## Given request 1
Decide whether each statement agrees with the Hamlet excerpt, answering yes or no and quoting the deciding words: (a) Hamlet soliloquizes more than any other character in Shakespeare's work; (b) the ghost tells Hamlet, "Taint not thy mind"; (c) after the play-within-the-play, Claudius still does not know that Hamlet knows.
## Given request 2
Reproduce word for word the lines of the data items from their start through the line holding "248L369 275L387 296L407", inclusive.

Hamlet has more than a casual interest in the truth. He wants to be absolutely sure, beyond the shadow of a doubt, that Claudius is guilty of killing Old Hamlet. That moral questions deeply engage Hamlet is apparent to us every time he is on stage alone speaking in soliloquy. He soliloquizes more than any other character in Shakespeare's entire body of work, and about all kinds of moral questions: his mother's remarriage, the appeal and terror of suicide, the bearing of passion on action. Shakespeare is at pains to make Hamlet's moral preoccupation clear to us from the outset. Hamlet cares about the integrity and righteousness of his action - a care the ghost recollects when he says to Hamlet, "Taint not thy mind."

Few taints are more permanent than the murder of an innocent man....If Claudius is guilty, Hamlet wants to carry out his revenge properly. He has no wish to turn himself into Claudius' replica: the cold-blooded slaughterer of a blood relation, the sort of man who sneaks up on a sleeping man in a garden and pours poison in his ear.

Hamlet wants Claudius' murder to be an execution-the warranted dispatching of a proven felon....He cannot achieve this goal without proof, he needs sturdier proof than a ghost on the battlements can provide and proof in Elsinore is hard to come by.

A Renaissance Prince
Hamlet thinks, after the play-within-the-play, that he has corroborating evidence of Claudius' guilt, but he has purchased this evidence at an extravagant price. He knows that Claudius killed his father, but now Claudius knows that Hamlet knows, and knows as well that Hamlet plans to kill him. At precisely this point of hard-won clarity for protagonist and antagonist alike, the confused, baffling, difficult circumstances in Elsinore take a dramatic turn for the worse....

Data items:
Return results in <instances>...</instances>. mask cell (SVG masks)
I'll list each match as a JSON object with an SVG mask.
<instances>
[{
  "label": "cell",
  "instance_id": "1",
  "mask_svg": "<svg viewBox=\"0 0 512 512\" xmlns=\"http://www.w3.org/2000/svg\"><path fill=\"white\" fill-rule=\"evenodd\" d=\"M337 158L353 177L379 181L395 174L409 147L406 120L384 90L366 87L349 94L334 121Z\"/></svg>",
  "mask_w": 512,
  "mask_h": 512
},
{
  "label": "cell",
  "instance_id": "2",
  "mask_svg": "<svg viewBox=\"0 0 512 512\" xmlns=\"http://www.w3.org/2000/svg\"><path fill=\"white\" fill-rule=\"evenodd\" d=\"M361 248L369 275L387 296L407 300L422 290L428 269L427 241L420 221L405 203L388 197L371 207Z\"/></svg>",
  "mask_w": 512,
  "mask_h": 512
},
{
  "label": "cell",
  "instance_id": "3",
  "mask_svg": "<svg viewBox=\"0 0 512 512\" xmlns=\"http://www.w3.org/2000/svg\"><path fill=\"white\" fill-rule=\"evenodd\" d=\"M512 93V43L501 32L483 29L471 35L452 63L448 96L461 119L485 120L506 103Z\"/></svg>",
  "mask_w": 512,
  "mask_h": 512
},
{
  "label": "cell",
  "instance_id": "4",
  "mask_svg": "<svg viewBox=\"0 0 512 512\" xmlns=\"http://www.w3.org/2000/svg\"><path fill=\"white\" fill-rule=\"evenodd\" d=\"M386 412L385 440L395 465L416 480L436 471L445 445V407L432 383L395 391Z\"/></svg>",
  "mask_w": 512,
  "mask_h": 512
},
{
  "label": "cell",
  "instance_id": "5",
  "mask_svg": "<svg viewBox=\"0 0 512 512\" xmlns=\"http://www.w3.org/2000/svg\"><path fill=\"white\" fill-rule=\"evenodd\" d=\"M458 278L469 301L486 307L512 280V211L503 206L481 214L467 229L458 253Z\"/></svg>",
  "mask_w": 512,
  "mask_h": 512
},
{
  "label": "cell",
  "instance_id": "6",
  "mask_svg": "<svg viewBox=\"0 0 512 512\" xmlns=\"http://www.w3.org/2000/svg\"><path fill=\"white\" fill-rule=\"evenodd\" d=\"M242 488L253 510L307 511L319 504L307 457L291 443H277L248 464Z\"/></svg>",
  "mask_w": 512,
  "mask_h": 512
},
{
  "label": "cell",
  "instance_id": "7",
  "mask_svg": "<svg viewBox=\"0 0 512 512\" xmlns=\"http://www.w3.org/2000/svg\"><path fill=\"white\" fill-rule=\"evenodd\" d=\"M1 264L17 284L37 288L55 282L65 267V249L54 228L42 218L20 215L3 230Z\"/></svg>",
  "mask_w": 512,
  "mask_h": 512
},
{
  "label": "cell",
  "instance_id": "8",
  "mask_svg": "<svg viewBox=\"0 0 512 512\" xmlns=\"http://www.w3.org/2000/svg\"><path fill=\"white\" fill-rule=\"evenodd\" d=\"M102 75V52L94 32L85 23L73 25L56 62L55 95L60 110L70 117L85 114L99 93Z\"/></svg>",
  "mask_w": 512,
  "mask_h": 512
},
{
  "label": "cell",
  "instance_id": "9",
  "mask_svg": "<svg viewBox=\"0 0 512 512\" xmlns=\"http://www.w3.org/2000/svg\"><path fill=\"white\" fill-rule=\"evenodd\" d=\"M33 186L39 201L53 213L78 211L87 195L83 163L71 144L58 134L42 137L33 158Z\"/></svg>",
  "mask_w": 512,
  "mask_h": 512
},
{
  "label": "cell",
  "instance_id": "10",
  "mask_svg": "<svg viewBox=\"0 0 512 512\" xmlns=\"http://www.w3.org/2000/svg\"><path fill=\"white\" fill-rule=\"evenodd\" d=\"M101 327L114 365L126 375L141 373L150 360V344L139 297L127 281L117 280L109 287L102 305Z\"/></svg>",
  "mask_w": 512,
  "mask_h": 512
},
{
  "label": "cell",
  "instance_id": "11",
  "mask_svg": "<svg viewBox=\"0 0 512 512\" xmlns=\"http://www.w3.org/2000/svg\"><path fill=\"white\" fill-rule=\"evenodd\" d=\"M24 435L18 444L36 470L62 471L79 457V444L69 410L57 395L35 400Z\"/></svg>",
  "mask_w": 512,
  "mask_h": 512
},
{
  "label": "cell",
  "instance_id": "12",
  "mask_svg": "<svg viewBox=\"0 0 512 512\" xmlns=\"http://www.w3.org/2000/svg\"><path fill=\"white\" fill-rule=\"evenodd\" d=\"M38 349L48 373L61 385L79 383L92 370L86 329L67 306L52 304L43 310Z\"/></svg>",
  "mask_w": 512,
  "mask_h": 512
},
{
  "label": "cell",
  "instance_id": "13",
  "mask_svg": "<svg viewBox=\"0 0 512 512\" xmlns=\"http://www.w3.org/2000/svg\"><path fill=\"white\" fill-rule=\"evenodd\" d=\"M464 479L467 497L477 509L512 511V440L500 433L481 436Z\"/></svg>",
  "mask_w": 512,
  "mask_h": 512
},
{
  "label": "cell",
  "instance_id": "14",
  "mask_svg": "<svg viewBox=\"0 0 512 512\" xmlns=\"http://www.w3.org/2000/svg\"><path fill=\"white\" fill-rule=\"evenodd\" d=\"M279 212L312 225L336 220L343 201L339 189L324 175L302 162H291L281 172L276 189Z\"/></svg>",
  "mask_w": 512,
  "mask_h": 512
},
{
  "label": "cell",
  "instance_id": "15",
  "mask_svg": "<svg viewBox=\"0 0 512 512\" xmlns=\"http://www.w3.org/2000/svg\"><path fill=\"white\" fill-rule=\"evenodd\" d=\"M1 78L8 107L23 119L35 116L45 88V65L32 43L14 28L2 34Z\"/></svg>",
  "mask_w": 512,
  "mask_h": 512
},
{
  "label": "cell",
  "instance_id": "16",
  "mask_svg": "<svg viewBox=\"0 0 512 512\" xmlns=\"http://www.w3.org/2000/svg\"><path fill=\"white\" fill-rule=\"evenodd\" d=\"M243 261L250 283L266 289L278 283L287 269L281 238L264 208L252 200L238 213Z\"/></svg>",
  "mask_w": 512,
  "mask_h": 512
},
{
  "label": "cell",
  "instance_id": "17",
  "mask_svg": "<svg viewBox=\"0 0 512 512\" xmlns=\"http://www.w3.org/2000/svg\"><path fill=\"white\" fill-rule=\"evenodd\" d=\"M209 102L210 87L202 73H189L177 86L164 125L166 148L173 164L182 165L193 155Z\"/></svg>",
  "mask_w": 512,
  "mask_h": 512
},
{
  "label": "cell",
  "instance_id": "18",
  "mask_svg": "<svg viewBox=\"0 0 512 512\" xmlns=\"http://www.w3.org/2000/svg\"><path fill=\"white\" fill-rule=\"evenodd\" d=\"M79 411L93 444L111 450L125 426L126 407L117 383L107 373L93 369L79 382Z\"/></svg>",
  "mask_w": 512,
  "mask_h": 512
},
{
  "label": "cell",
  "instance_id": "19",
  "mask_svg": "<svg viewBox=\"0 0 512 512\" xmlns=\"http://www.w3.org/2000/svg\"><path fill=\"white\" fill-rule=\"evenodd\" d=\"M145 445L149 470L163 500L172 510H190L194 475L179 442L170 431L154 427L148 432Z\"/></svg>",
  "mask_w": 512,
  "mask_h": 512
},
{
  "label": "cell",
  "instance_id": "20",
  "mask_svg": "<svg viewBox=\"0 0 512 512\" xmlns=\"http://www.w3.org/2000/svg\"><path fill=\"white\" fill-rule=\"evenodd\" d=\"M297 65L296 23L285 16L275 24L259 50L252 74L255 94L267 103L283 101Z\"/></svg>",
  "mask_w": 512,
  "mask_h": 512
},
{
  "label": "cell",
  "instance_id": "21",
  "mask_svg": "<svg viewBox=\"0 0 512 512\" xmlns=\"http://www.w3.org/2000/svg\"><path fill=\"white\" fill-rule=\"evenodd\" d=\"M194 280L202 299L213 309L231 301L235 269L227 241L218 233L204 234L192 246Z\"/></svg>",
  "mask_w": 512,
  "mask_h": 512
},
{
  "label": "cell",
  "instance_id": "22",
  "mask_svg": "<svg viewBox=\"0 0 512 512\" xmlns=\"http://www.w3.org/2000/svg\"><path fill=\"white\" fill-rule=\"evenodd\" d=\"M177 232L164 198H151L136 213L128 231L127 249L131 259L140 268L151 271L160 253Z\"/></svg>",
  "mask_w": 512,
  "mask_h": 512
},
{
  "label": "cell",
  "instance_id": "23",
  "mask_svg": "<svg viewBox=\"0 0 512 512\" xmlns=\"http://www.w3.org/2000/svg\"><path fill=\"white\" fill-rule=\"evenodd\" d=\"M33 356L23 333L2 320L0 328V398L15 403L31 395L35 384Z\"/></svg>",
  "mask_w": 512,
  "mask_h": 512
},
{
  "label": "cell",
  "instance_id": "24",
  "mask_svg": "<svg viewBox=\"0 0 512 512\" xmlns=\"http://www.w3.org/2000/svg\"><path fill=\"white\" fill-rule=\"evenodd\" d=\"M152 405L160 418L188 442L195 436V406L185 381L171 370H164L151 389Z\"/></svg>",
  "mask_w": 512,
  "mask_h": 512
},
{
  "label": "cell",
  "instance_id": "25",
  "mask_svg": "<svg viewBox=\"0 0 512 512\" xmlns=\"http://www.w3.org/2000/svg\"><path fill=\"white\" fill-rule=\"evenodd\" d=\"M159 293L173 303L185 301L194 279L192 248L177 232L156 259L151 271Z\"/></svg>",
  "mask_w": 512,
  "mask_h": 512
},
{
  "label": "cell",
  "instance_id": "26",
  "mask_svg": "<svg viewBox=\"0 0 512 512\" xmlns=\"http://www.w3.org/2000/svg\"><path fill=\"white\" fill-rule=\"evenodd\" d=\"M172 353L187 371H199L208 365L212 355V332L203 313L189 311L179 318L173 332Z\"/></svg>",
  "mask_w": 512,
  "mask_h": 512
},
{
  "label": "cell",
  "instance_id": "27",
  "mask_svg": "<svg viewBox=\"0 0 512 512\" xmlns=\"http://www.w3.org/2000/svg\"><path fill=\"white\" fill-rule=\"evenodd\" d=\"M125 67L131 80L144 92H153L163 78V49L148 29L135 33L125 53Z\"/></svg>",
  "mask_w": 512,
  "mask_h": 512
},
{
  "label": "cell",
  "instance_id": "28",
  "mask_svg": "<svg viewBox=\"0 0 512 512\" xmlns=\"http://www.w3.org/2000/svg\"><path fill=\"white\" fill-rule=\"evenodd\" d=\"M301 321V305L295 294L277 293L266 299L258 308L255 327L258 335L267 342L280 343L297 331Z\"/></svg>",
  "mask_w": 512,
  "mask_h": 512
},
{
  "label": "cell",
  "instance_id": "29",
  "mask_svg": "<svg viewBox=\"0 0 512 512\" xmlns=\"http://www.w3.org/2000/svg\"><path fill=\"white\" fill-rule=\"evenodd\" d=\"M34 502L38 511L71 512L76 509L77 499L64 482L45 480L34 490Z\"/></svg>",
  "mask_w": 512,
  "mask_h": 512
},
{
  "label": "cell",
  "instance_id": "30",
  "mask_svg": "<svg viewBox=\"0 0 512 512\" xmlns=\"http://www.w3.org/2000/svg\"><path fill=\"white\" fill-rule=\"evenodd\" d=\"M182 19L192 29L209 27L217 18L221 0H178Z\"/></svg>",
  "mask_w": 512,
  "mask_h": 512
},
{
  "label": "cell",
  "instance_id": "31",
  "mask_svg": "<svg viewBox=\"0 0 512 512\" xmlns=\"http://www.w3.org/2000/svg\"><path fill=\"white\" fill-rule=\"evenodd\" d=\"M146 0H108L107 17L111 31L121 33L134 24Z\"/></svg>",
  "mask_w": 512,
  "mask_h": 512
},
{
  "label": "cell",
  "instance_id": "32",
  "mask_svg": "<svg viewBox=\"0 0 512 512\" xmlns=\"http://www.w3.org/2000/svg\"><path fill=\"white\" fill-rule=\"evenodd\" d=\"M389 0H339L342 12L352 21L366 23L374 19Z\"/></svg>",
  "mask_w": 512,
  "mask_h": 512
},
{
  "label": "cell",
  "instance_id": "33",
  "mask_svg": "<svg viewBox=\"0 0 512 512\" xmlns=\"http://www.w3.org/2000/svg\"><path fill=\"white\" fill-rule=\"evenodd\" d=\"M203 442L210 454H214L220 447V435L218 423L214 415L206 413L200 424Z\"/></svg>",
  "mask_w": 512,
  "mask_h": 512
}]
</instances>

## Response 1
(a) Yes: "He soliloquizes more than any other character in Shakespeare's entire body of work"
(b) Yes: "a care the ghost recollects when he says to Hamlet, "Taint not thy mind.""
(c) No: "but now Claudius knows that Hamlet knows"

## Response 2
Return results in <instances>...</instances>. mask cell (SVG masks)
I'll list each match as a JSON object with an SVG mask.
<instances>
[{
  "label": "cell",
  "instance_id": "1",
  "mask_svg": "<svg viewBox=\"0 0 512 512\" xmlns=\"http://www.w3.org/2000/svg\"><path fill=\"white\" fill-rule=\"evenodd\" d=\"M337 158L353 177L379 181L395 174L409 147L406 120L384 90L366 87L349 94L334 121Z\"/></svg>",
  "mask_w": 512,
  "mask_h": 512
},
{
  "label": "cell",
  "instance_id": "2",
  "mask_svg": "<svg viewBox=\"0 0 512 512\" xmlns=\"http://www.w3.org/2000/svg\"><path fill=\"white\" fill-rule=\"evenodd\" d=\"M361 248L369 275L387 296L407 300L422 290L428 269L427 241L420 221L405 203L388 197L371 207Z\"/></svg>",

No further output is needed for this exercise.